BEGIN
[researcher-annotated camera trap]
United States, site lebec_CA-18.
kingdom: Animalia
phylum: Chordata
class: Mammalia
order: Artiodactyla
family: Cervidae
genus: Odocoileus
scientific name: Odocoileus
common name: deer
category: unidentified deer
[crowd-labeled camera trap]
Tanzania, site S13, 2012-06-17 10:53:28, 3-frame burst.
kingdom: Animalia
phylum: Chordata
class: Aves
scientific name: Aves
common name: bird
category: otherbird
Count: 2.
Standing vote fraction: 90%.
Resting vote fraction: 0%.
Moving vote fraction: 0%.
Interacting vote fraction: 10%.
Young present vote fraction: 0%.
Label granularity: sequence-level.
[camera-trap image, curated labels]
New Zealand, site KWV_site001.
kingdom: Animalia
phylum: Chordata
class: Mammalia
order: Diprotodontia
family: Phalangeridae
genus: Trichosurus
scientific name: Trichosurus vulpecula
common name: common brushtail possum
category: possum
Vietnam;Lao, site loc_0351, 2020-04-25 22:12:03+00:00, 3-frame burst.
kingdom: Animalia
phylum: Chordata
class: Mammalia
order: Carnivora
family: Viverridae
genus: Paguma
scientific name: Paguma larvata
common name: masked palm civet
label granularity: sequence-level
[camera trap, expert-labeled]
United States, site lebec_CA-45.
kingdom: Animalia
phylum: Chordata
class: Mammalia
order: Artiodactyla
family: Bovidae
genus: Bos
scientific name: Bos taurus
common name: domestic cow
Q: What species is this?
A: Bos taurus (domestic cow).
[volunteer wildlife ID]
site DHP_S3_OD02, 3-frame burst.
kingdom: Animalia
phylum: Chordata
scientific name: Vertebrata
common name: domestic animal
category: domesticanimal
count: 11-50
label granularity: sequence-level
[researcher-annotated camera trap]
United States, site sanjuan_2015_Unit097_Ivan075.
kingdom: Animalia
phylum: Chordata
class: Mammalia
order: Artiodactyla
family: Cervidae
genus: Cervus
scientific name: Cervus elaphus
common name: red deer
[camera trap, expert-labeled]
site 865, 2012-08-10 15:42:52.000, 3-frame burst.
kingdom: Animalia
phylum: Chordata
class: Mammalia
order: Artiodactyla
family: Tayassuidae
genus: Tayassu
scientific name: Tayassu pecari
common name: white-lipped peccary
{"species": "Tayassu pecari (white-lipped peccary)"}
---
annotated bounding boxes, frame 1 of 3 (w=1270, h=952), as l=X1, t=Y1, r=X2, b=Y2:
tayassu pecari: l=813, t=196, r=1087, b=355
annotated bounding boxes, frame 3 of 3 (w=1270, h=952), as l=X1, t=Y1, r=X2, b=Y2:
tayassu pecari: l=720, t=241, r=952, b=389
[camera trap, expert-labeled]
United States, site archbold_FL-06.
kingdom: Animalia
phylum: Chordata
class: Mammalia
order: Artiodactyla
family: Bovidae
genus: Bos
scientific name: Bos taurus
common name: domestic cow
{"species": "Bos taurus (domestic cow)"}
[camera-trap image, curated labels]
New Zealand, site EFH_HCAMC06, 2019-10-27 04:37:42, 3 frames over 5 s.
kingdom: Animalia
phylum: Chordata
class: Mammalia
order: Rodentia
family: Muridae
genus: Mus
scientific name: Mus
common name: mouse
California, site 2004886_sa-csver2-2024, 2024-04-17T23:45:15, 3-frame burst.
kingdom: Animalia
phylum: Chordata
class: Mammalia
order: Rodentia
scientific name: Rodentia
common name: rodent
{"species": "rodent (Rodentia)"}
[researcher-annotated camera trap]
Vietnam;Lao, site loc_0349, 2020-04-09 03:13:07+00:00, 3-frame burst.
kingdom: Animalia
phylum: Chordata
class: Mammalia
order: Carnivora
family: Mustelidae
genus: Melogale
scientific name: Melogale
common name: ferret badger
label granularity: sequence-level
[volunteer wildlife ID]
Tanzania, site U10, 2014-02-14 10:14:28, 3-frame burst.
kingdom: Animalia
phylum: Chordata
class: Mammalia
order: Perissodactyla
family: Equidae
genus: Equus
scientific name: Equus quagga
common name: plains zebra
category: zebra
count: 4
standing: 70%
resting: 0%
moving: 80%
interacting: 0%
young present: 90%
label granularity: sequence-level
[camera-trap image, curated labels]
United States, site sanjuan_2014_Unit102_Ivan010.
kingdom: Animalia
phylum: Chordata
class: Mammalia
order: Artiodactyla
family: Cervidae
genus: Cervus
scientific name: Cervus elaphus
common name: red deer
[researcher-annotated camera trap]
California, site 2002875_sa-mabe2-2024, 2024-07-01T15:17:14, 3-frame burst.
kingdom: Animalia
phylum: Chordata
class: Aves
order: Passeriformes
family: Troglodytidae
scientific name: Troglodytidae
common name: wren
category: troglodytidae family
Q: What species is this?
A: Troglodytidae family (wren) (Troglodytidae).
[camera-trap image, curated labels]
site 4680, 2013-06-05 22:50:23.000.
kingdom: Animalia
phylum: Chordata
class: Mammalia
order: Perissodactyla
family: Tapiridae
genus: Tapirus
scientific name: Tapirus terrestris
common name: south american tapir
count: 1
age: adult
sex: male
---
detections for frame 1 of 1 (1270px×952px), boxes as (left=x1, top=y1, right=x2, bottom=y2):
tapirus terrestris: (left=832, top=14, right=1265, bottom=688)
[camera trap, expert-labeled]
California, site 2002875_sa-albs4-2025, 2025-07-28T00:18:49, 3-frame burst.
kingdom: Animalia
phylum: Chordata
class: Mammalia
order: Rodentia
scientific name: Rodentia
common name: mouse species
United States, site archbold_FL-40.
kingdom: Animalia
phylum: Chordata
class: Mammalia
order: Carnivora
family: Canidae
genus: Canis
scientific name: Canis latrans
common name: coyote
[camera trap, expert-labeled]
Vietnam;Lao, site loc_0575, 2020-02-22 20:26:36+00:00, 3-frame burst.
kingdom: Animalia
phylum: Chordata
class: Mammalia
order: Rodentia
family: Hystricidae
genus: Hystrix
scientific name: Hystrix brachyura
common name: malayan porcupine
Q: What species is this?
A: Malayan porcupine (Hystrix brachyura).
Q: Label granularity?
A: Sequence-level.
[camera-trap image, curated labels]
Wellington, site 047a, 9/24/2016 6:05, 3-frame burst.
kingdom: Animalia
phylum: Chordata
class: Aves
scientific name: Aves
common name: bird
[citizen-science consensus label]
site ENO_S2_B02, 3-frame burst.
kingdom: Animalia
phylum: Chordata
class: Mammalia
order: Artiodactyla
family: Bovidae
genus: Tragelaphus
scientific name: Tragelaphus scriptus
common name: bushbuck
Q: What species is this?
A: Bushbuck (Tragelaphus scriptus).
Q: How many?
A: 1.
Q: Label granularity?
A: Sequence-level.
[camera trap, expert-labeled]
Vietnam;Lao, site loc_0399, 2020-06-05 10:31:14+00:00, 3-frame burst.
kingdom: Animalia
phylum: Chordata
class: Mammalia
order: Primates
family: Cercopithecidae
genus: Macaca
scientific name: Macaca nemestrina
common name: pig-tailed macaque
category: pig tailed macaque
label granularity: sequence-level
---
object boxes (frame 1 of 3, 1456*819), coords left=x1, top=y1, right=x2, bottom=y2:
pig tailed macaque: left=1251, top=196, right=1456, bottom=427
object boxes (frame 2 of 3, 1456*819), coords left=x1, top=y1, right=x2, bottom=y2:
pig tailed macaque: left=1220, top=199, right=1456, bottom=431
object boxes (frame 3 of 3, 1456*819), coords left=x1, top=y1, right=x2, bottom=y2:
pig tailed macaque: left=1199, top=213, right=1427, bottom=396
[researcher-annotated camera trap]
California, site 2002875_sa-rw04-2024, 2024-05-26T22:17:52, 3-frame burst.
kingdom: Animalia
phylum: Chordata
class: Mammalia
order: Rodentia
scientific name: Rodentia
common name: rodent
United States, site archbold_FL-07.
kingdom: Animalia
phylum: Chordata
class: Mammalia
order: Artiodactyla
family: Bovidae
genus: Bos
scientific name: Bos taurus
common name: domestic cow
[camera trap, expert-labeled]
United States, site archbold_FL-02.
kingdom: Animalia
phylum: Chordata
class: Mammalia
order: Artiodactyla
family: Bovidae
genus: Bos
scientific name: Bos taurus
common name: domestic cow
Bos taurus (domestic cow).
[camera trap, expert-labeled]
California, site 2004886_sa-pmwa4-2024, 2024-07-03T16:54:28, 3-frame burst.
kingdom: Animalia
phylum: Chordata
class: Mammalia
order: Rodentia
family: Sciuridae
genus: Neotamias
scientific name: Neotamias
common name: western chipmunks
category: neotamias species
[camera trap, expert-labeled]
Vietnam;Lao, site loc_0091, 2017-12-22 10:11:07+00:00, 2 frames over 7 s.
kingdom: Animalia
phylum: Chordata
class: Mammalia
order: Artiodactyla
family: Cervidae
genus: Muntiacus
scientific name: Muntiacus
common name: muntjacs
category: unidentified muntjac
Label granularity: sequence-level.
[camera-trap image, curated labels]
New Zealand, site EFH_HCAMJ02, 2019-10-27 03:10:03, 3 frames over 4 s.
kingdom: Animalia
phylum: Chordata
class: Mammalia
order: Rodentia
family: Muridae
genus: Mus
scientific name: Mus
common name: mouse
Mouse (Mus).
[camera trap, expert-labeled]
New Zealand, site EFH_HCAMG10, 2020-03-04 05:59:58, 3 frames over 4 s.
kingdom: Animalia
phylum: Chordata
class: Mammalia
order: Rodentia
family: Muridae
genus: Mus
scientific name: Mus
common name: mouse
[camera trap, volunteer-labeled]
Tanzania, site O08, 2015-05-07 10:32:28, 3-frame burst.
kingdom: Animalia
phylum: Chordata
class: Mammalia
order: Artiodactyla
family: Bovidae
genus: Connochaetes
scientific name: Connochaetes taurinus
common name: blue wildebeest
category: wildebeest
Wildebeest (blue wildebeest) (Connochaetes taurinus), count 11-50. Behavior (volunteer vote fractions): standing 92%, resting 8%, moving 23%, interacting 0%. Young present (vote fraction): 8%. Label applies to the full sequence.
END
> Work task
Quote, with nothing altered, all lines from the start of the entries to the line that carries "scientific name: Vertebrata", inclusive.

> Exercise response
[researcher-annotated camera trap]
United States, site lebec_CA-18.
kingdom: Animalia
phylum: Chordata
class: Mammalia
order: Artiodactyla
family: Cervidae
genus: Odocoileus
scientific name: Odocoileus
common name: deer
category: unidentified deer
[crowd-labeled camera trap]
Tanzania, site S13, 2012-06-17 10:53:28, 3-frame burst.
kingdom: Animalia
phylum: Chordata
class: Aves
scientific name: Aves
common name: bird
category: otherbird
Count: 2.
Standing vote fraction: 90%.
Resting vote fraction: 0%.
Moving vote fraction: 0%.
Interacting vote fraction: 10%.
Young present vote fraction: 0%.
Label granularity: sequence-level.
[camera-trap image, curated labels]
New Zealand, site KWV_site001.
kingdom: Animalia
phylum: Chordata
class: Mammalia
order: Diprotodontia
family: Phalangeridae
genus: Trichosurus
scientific name: Trichosurus vulpecula
common name: common brushtail possum
category: possum
Vietnam;Lao, site loc_0351, 2020-04-25 22:12:03+00:00, 3-frame burst.
kingdom: Animalia
phylum: Chordata
class: Mammalia
order: Carnivora
family: Viverridae
genus: Paguma
scientific name: Paguma larvata
common name: masked palm civet
label granularity: sequence-level
[camera trap, expert-labeled]
United States, site lebec_CA-45.
kingdom: Animalia
phylum: Chordata
class: Mammalia
order: Artiodactyla
family: Bovidae
genus: Bos
scientific name: Bos taurus
common name: domestic cow
Q: What species is this?
A: Bos taurus (domestic cow).
[volunteer wildlife ID]
site DHP_S3_OD02, 3-frame burst.
kingdom: Animalia
phylum: Chordata
scientific name: Vertebrata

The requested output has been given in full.